Multiplexed micronutrient, inflammation, and malarial antigenemia assessment using a plasma fractionation device

Abstract

Processing and storing blood samples for future analysis of biomarkers can be challenging in resource limited environments. The preparation of dried blood spots (DBS) from finger-stick collection of whole blood is a widely used and established method as DBS are biosafe, and allow simpler field processing, storage, and transport protocols than serum or plasma. Therefore, DBS are commonly used in population surveys to assess infectious disease and/or micronutrient status. Recently, we reported that DBS can be used with the Q-plex™ Human Micronutrient 7-plex Array (MN 7-plex), a multiplexed immunoassay. This tool can simultaneously quantify seven protein biomarkers related to micronutrient deficiencies (iodine, iron and vitamin A), inflammation, and malarial antigenemia using plasma or serum. Serum ferritin, an iron biomarker, cannot be measured from DBS due to red blood cell (RBC) ferritin content confounding the results. In this study, we assess a simple blood fractionation tool that passively separates plasma from other blood components via diffusion through a membrane into a plasma collection disc (PCD). We evaluated the concordance of MN 7-plex analyte concentrations from matched panels of eighty-eight samples of PCD, DBS, and wet plasma prepared from anticoagulated venous whole blood. The results showed good correlations of >0.93 between the eluates from PCD and DBS for each analyte except ferritin; while correlations seen for plasma/PCD were weaker. However, the recovery rate of the analytes from the PCD were better than those from DBS. The serum ferritin measures from the PCD were highly correlated to wet plasma samples (0.85). This suggests that surveillance for iron status in low resource settings can be improved over the current methods restricted to only measuring sTfR in DBS. When used in combination with the MN 7-plex, all seven biomarkers can be simultaneously measured using eluates from the PCDs.

Fig 1. Sample panels and experiment design.

Fig 2. Schematic illustrating the plasma collection disc in operation.

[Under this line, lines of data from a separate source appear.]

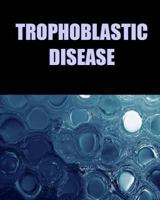 Trophoblastic Disease 1482081466 Book Cover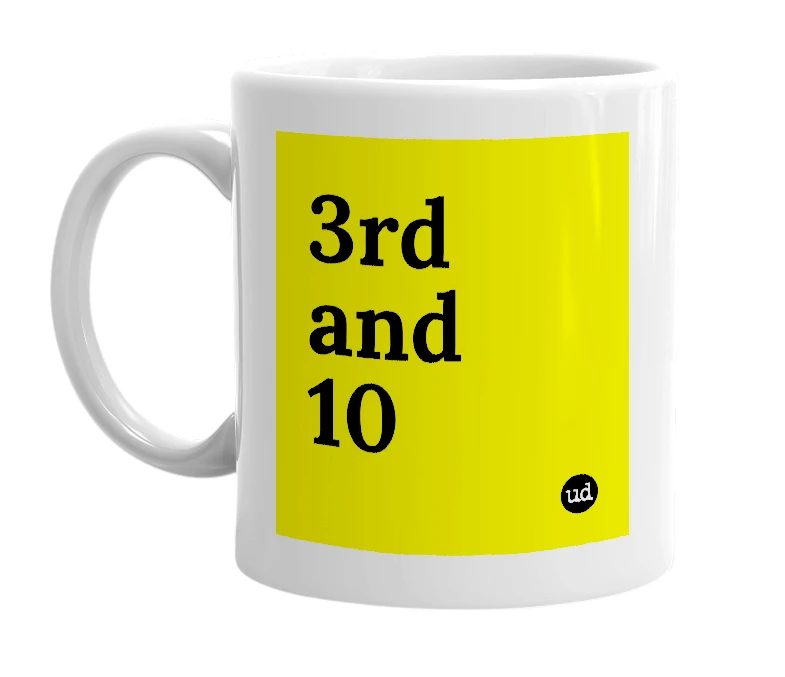 White mug with '3rd and 10' in bold black letters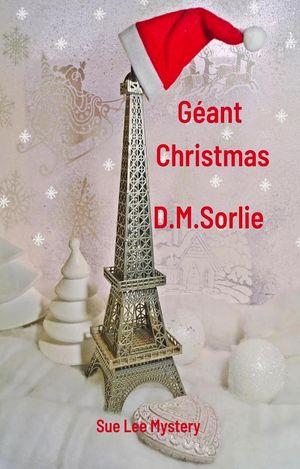 G?ant Christmas Sue Lee Mystery, #12【電子書籍】[ D.M. SORLIE ]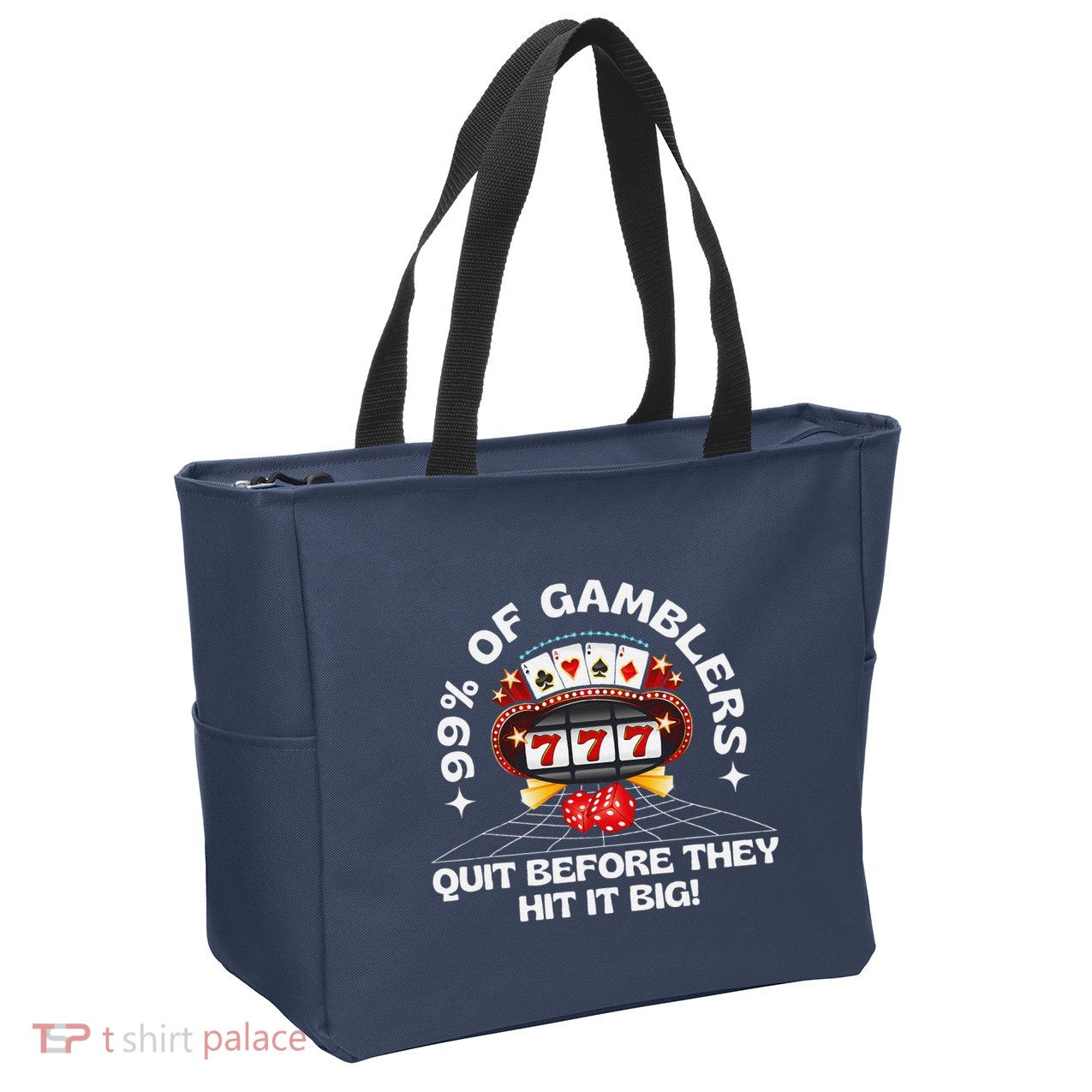 99 Of Gamblers Quit Before They Hit Big! Funny Design Zip Tote Bag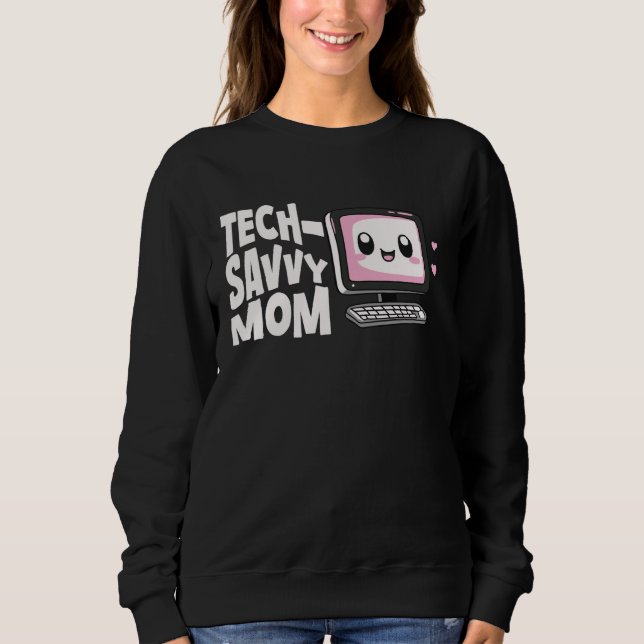 Moletom Mãe Conhecedora de Tecnologia Informática Mulheres (Frente)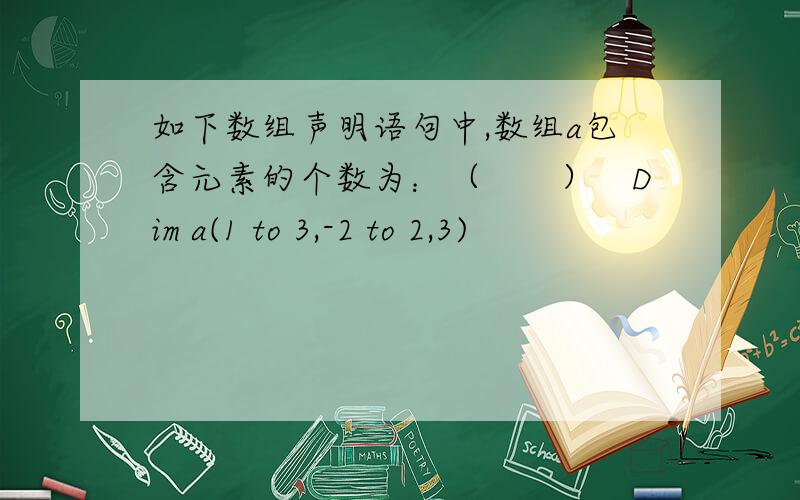 如下数组声明语句中,数组a包含元素的个数为：（　　）　Dim a(1 to 3,-2 to 2,3)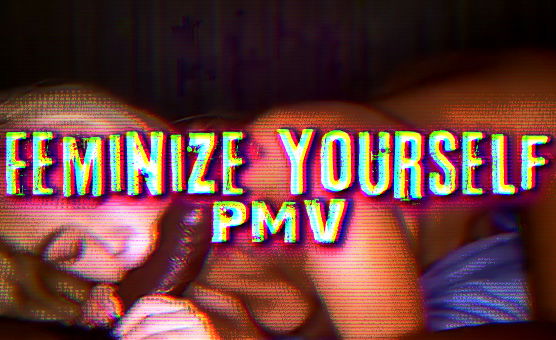 Feminize Yourself PMV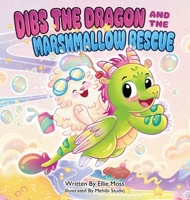 Dibs the Dragon and the Marshmallow Rescue : A Cozy Adventure from the World of Lickitypop (Book 1) 1970978023 Book Cover
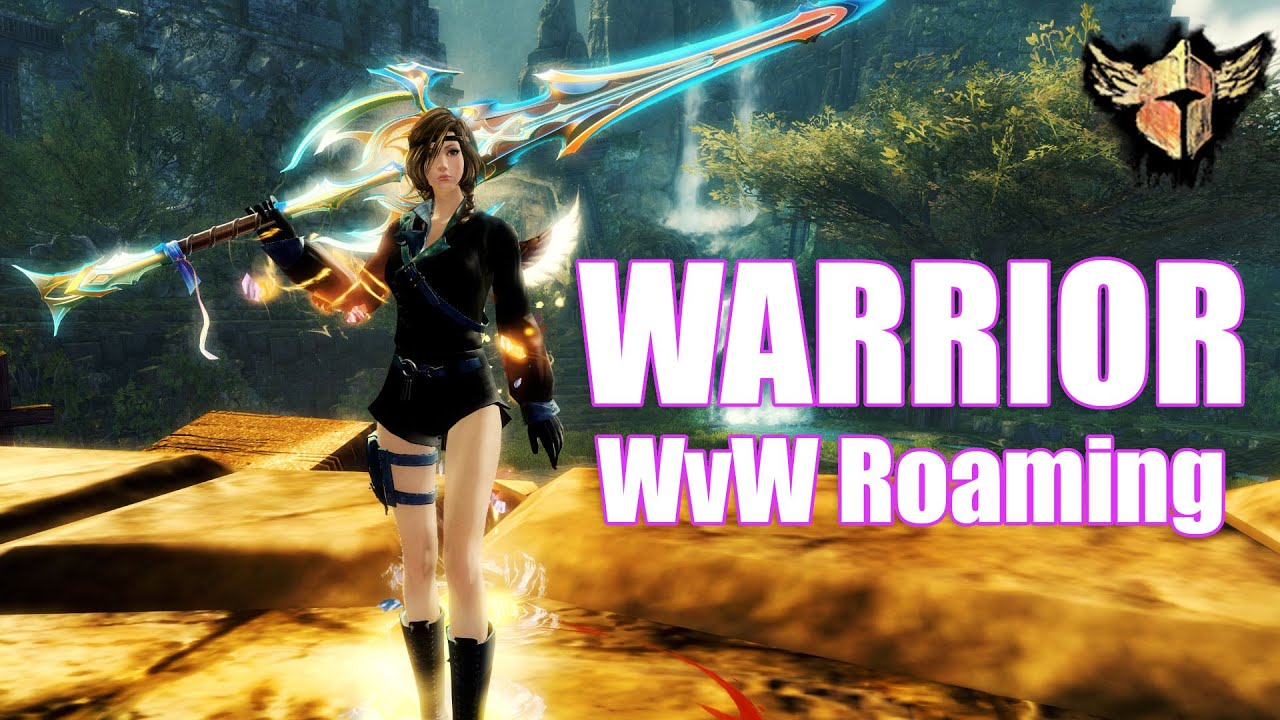 GW2 - WvW Roaming BASED Core Warrior - Guild Wars 2 Build - Warrior Gameplay End of Dragons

The schematic illustrates a single PCD. Photos on the left show the PCD with the the filter disc placed on a manifold for multiple samples and the addition of 35 μL of whole blood to each disc (top), a PDC detail view prior to whole blood being added (middle), and the discs after blood has been absorbed and finally the plasma collection disc exposed after the whole blood treated filter has been removed (bottom). The disc is removed with sterile forceps and is ready for use or can be stored until required.

Fig 3

A. Lin’s concordance correlation coefficient (CCC) plots comparing the analyte measurements in paired wet plasma (x-axes) and DBS samples (y-axes). AGP, α-1-acid glycoprotein; CRP, C-reactive protein; FER, ferritin; HRP2, histidine rich protein 2; RBP4, retinol binding protein 4; sTfR, soluble transferrin receptor; Tg, thyroglobulin; DBS, dried blood spot; rho_c, CCC. B, Lin’s CCC plots comparing the analyte measurements in paired wet plasma (x-axes) and the adjusted PCD (y-axes). AGP, α-1-acid glycoprotein; CRP, C-reactive protein; FER, ferritin; HRP2, histidine rich protein 2; RBP4, retinol binding protein 4; sTfR, soluble transferrin receptor; Tg, thyroglobulin; DBS, dried blood spot; rho_c, CCC.

Fig 4

A. Bland Altman plots of the difference in results derived from wet plasma versus DBS types measured using the 7-plex assay. Average of the wet plasma and dry sample type (x-axes) are plotted against the difference between measurements from the 7-Plex assay for paired wet plasma and dry sample types (y-axes). B. Bland Altman plots of the difference in results derived from wet plasma versus the adjusted PCD. For both Figures, the horizontal lines indicate line of perfect agreement (green), mean (purple), and ± 2standard deviations of the difference (red). AGP, α-1-acid glycoprotein; CRP, C-reactive protein; FER, ferritin; HRP2, histidine rich protein 2; RBP4, retinol binding protein 4; sTfR, soluble transferrin receptor; Tg, thyroglobulin; DBS, dried blood spot.